> _Records to process_
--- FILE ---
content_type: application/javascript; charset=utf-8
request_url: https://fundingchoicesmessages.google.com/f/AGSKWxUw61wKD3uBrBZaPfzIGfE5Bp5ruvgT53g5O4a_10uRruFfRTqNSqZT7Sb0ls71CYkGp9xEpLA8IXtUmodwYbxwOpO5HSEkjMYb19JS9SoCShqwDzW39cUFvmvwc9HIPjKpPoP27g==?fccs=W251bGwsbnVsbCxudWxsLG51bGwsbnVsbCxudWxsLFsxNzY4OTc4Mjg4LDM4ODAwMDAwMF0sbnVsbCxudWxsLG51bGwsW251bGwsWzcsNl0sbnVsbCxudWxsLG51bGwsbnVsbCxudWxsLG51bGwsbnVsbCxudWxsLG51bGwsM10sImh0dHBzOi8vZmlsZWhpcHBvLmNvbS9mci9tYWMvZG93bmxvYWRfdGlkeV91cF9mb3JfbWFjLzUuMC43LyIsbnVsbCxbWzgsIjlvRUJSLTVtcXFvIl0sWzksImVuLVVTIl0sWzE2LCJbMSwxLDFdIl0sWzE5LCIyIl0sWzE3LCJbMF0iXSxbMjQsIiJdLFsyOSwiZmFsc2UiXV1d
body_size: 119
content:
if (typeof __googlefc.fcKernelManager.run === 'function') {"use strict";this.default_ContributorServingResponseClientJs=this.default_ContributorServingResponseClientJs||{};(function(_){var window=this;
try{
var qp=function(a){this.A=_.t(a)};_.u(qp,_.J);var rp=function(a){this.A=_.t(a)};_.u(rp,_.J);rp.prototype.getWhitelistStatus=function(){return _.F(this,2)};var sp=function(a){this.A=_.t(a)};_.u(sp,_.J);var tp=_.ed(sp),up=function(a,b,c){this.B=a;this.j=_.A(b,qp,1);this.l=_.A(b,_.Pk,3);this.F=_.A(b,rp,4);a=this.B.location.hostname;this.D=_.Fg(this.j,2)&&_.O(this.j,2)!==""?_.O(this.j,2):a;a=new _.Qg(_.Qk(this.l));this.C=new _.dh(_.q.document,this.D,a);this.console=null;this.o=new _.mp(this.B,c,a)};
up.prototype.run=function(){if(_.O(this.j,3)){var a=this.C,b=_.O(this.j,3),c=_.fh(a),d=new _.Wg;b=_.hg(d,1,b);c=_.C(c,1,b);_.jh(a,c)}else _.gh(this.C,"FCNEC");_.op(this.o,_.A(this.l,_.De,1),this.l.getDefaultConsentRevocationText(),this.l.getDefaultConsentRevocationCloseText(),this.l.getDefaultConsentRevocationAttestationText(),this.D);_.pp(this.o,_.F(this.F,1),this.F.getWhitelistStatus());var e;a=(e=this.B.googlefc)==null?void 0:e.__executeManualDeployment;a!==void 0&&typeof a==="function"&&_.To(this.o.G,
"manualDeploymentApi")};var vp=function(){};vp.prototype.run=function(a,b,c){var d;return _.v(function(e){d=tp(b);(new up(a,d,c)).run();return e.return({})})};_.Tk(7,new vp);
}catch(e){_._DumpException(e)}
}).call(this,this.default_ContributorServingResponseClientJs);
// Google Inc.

> _Required work_
Please transcribe all of the data above exactly.

> _Problem solution_
--- FILE ---
content_type: application/javascript; charset=utf-8
request_url: https://fundingchoicesmessages.google.com/f/AGSKWxUw61wKD3uBrBZaPfzIGfE5Bp5ruvgT53g5O4a_10uRruFfRTqNSqZT7Sb0ls71CYkGp9xEpLA8IXtUmodwYbxwOpO5HSEkjMYb19JS9SoCShqwDzW39cUFvmvwc9HIPjKpPoP27g==?fccs=W251bGwsbnVsbCxudWxsLG51bGwsbnVsbCxudWxsLFsxNzY4OTc4Mjg4LDM4ODAwMDAwMF0sbnVsbCxudWxsLG51bGwsW251bGwsWzcsNl0sbnVsbCxudWxsLG51bGwsbnVsbCxudWxsLG51bGwsbnVsbCxudWxsLG51bGwsM10sImh0dHBzOi8vZmlsZWhpcHBvLmNvbS9mci9tYWMvZG93bmxvYWRfdGlkeV91cF9mb3JfbWFjLzUuMC43LyIsbnVsbCxbWzgsIjlvRUJSLTVtcXFvIl0sWzksImVuLVVTIl0sWzE2LCJbMSwxLDFdIl0sWzE5LCIyIl0sWzE3LCJbMF0iXSxbMjQsIiJdLFsyOSwiZmFsc2UiXV1d
body_size: 119
content:
if (typeof __googlefc.fcKernelManager.run === 'function') {"use strict";this.default_ContributorServingResponseClientJs=this.default_ContributorServingResponseClientJs||{};(function(_){var window=this;
try{
var qp=function(a){this.A=_.t(a)};_.u(qp,_.J);var rp=function(a){this.A=_.t(a)};_.u(rp,_.J);rp.prototype.getWhitelistStatus=function(){return _.F(this,2)};var sp=function(a){this.A=_.t(a)};_.u(sp,_.J);var tp=_.ed(sp),up=function(a,b,c){this.B=a;this.j=_.A(b,qp,1);this.l=_.A(b,_.Pk,3);this.F=_.A(b,rp,4);a=this.B.location.hostname;this.D=_.Fg(this.j,2)&&_.O(this.j,2)!==""?_.O(this.j,2):a;a=new _.Qg(_.Qk(this.l));this.C=new _.dh(_.q.document,this.D,a);this.console=null;this.o=new _.mp(this.B,c,a)};
up.prototype.run=function(){if(_.O(this.j,3)){var a=this.C,b=_.O(this.j,3),c=_.fh(a),d=new _.Wg;b=_.hg(d,1,b);c=_.C(c,1,b);_.jh(a,c)}else _.gh(this.C,"FCNEC");_.op(this.o,_.A(this.l,_.De,1),this.l.getDefaultConsentRevocationText(),this.l.getDefaultConsentRevocationCloseText(),this.l.getDefaultConsentRevocationAttestationText(),this.D);_.pp(this.o,_.F(this.F,1),this.F.getWhitelistStatus());var e;a=(e=this.B.googlefc)==null?void 0:e.__executeManualDeployment;a!==void 0&&typeof a==="function"&&_.To(this.o.G,
"manualDeploymentApi")};var vp=function(){};vp.prototype.run=function(a,b,c){var d;return _.v(function(e){d=tp(b);(new up(a,d,c)).run();return e.return({})})};_.Tk(7,new vp);
}catch(e){_._DumpException(e)}
}).call(this,this.default_ContributorServingResponseClientJs);
// Google Inc.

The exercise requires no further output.